Data items
+ + +

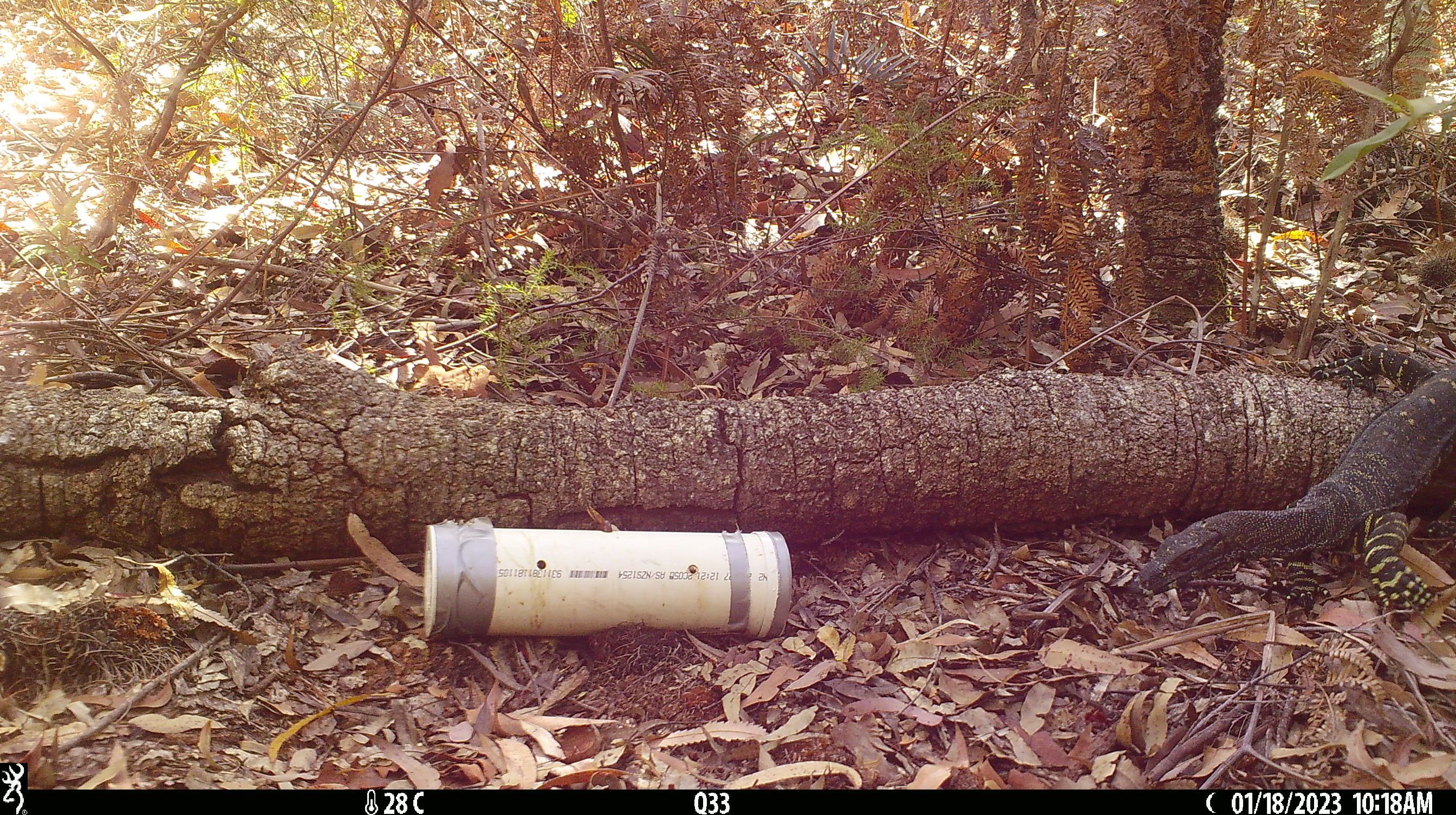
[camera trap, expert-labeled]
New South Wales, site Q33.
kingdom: Animalia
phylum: Chordata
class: Reptilia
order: Squamata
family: Varanidae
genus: Varanus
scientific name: Varanus varius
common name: lace monitor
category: goanna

+ + +

▸ What you should do
Write out the data word for word. Any picture is to be skipped.

▸ Task solution
[camera trap, expert-labeled]
New South Wales, site Q33.
kingdom: Animalia
phylum: Chordata
class: Reptilia
order: Squamata
family: Varanidae
genus: Varanus
scientific name: Varanus varius
common name: lace monitor
category: goanna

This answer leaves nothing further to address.